At many traditional schools, the daily schedule is very rigid and may involve wearing a uniform. In contrast, for kids who attend forest schools (and their parents), all they have to worry about when picking out attire for the day is making sure it protects them from things like rain or mud. Some schools even give kids head-to-toe rain suits when they sign up for classes.

Indeed, most outdoor preschools operate regardless of weather. If you’re accustomed to your youngsters whining when the first drops of rain begin to fall, you may be surprised that kids who are attending these schools tend to speedily adjust to the variable conditions without complaints.

There are several defining principles of forest schools. Primarily, nature is the common thread that connects everything to do with that learning institution, from its public identity to the spaces where students learn.

Teachers and other staff members must also have a vested interest in both early childhood education and environmental conservation. The latter is true because lesson plans are geared toward helping kids form identities that relate to nature and realizing that it’s necessary to respect and honor the natural world.

Although outdoor schools have a structure in some regards, some have a lot more freedom than typical educational establishments. That’s because kids and teachers have to adjust to changing conditions and other unexpected circumstances that may not be problematic within indoor environments. Educators also learn how to capitalize on unexpected learning opportunities, such as seeing a certain kind of bird feather on the ground or spotting animal tracks.

Are Outdoor Preschools the Answer to Connecting Kids With Nature?

Preschool Sets the Tone for Success in Life

If you thought preschool was mostly about playing with peers and learning to share, that’s a short-sighted view. Evidence shows that kids who get high-quality educations during their preschool years are more likely to have lucrative careers, stay healthier and not spend time in jail.

When you consider those things, it may understandably seem even more necessary to get your child set up for life by looking into the intriguing possibility of an outdoor preschool. Fortunately, seizing that opportunity may not blow your budget.
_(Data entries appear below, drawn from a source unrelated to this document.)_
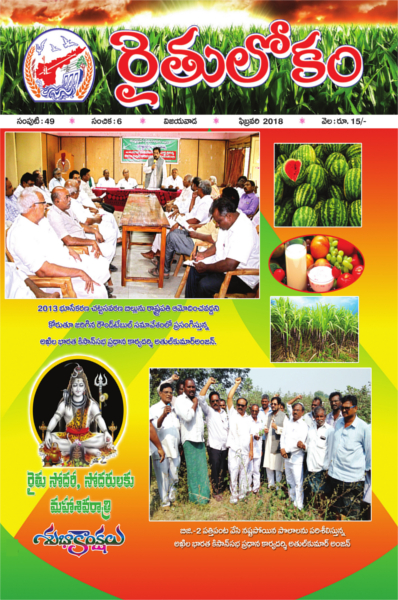 Rytulokam February 2018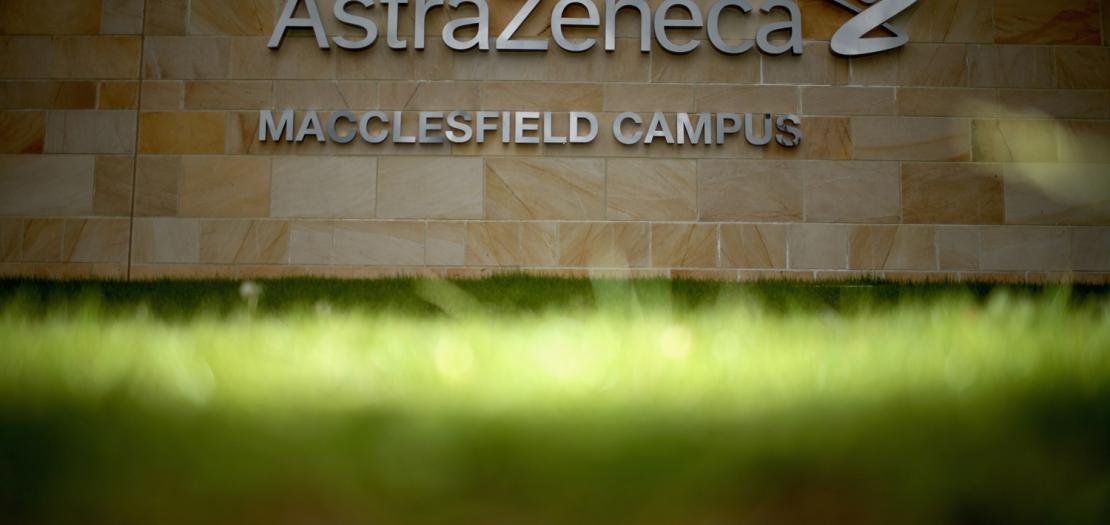 AstraZeneca близка к подаче регистрационной заявки на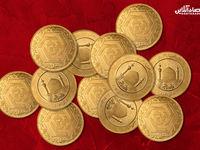 رکورد شگفت انگیز قیمت سکه (۱۳۹۹/۶/۲۲)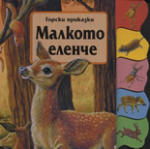 Горски приказки: Малкото еленче (2007)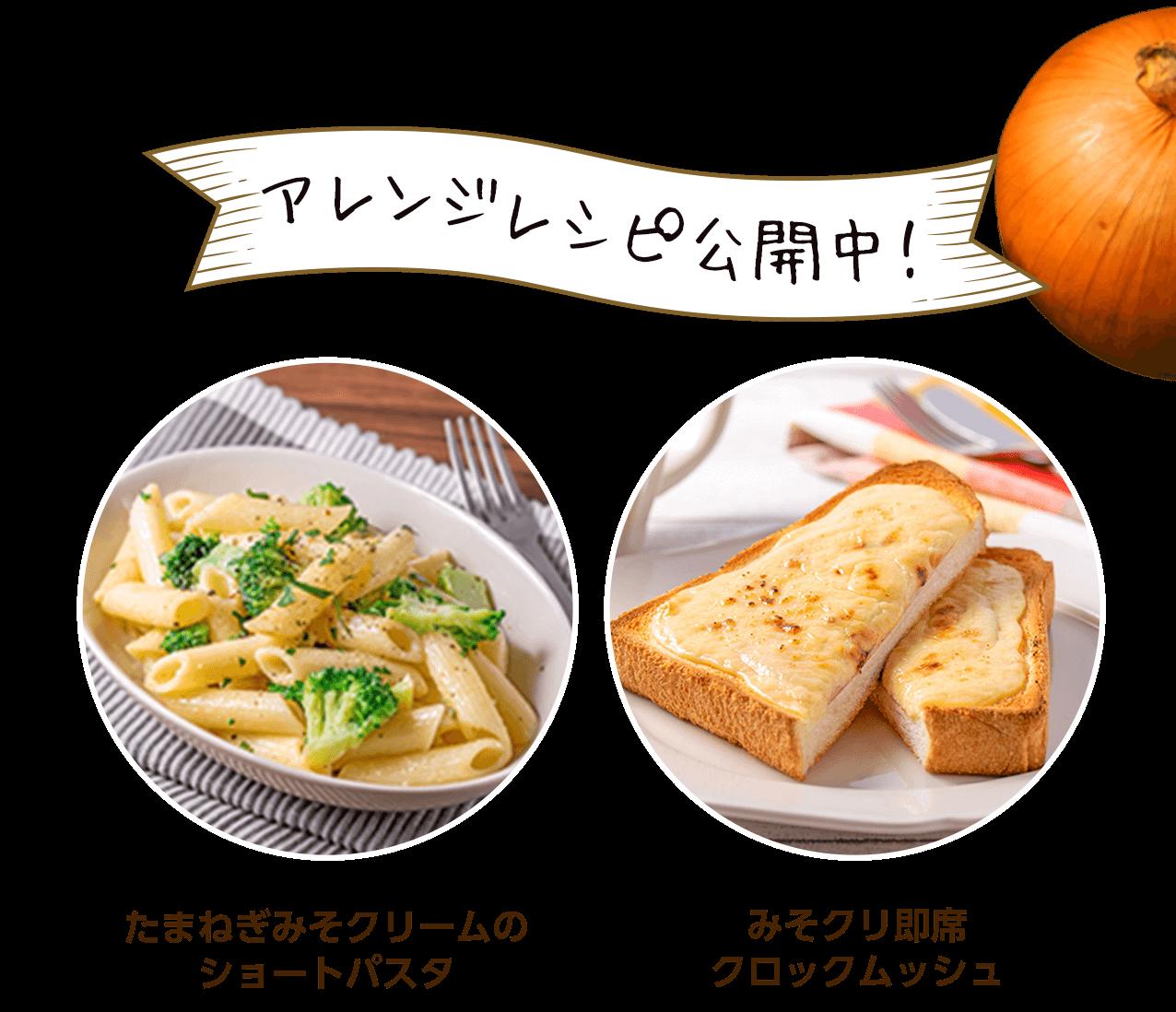 アレンジレシピ公開中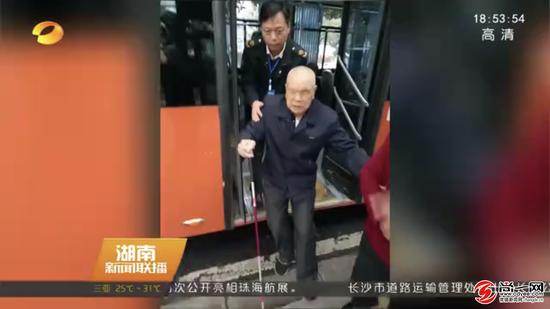 湖南新闻联播报道这名公交司机事迹截图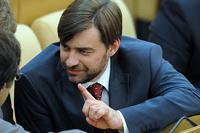 Единоросc предложил перенести в Россию все серверы с данными россиян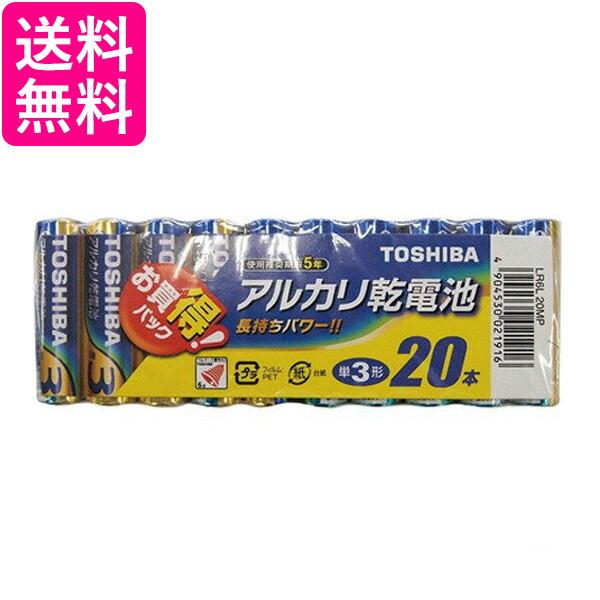 送料無料 沖縄 ディスカウント 離島 その他一部地域を除く 東芝 アルカリ乾電池 単3形 1パック 20本入 LR6L お買い得 セット 単三 低価格化 電池 TOSHIBA 20MP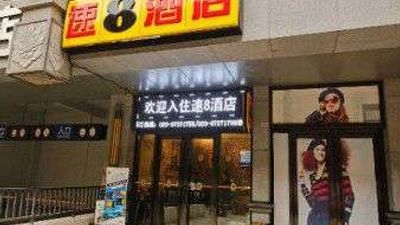 Super 8 Hotel DaChaiShi Wan Da Xin Di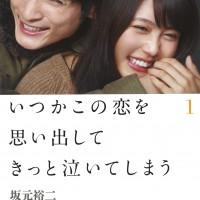 月9ドラマ『いつ恋』あらすじ・キャスト【有村架純×高良健吾】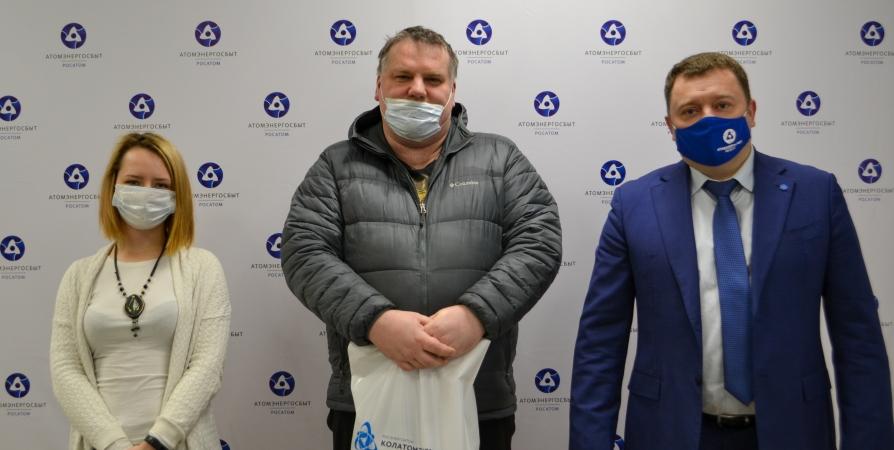 В Мурманске наградили победителей конкурса «Зима ярче с АтомЭнергоСбыт»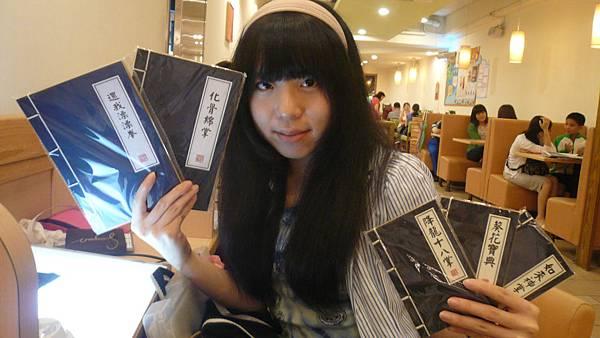 漢玲 in 翰林 (27).JPG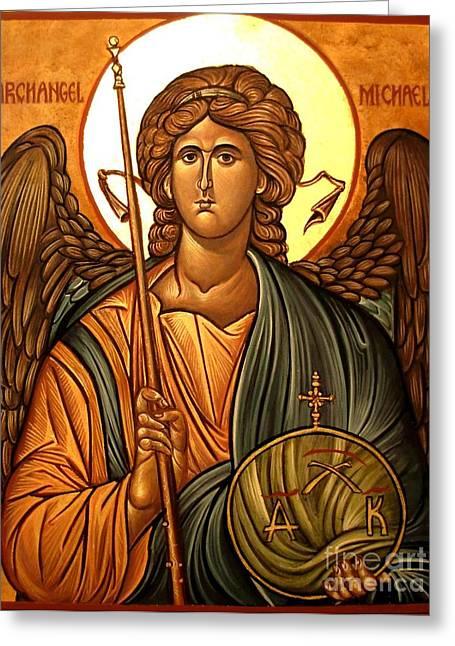 Orthodoxy Icon Greeting Card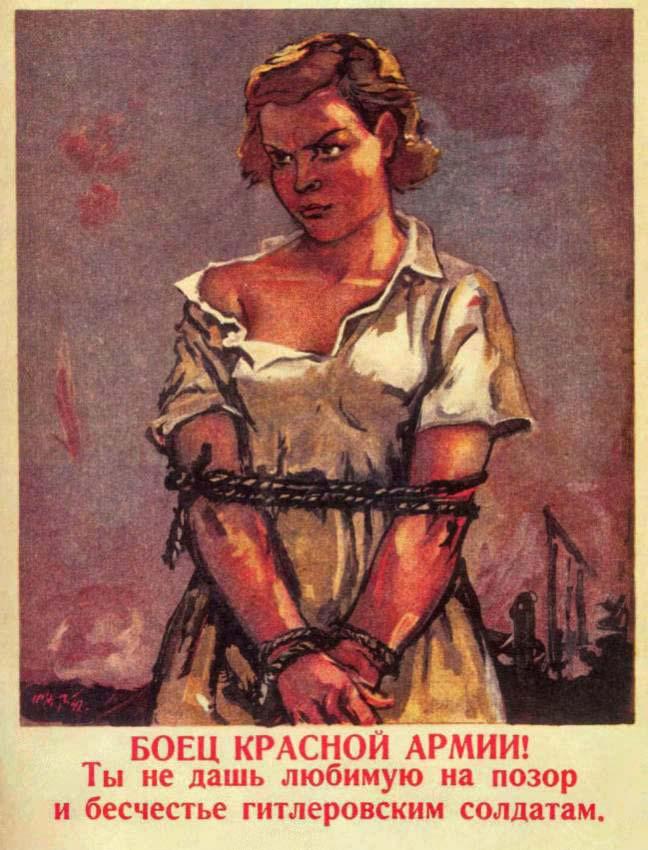 Боец красной армии! Ты не дашь любимую на позор и бесчестие гитлеровским солдатам!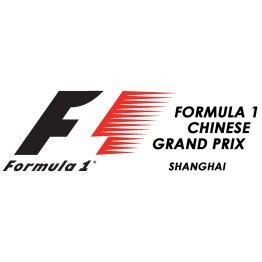 Formula 1 Chinese Grand Prix LOGO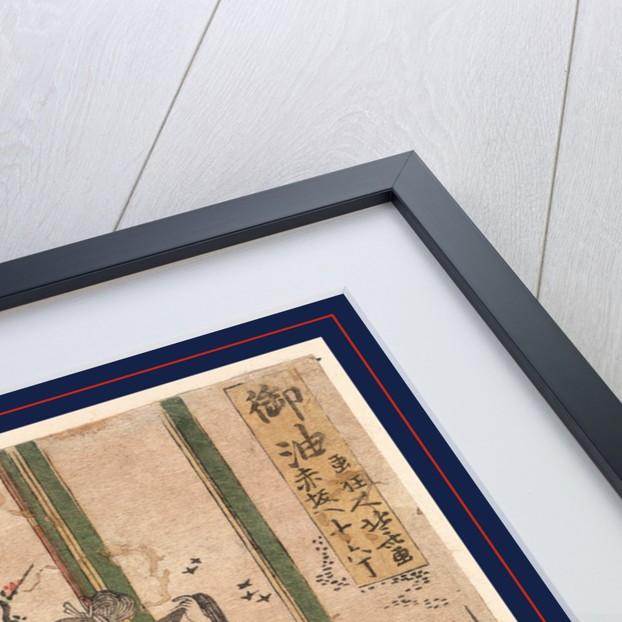 Goy by Katsushika Hokusai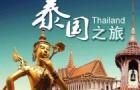 """留学泰国,""""泰""""不一样等你来了解"""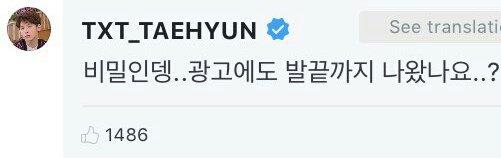 TXT Taehyun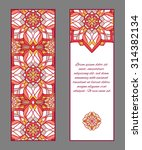 cards or banners with oriental... | Shutterstock .eps vector #314382134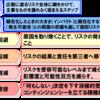 反ワクチンの根底には日本にはびこるゼロリスク症候群があるのではないか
Efforts to Make Forest Schools Affordable

In Seattle, the Tiny Trees program operates in several city parks. Organizers assert there are extremely high costs associated with building and operating conventional preschools. However, by using existing natural spaces in new ways, it’s possible to make education more affordable.

The cost of education for kids involved in Tiny Trees is 10 or 40 percent below the market rate. Some are even eligible for free education, with the expenses covered by Seattle city authorities.

Vast Benefits Associated With Being Outside

As mentioned earlier, kids today are often more familiar with technology than trees. Statistics show the average American child spends only 30 minutes outside taking part in unstructured play versus seven hours sitting in front of screens.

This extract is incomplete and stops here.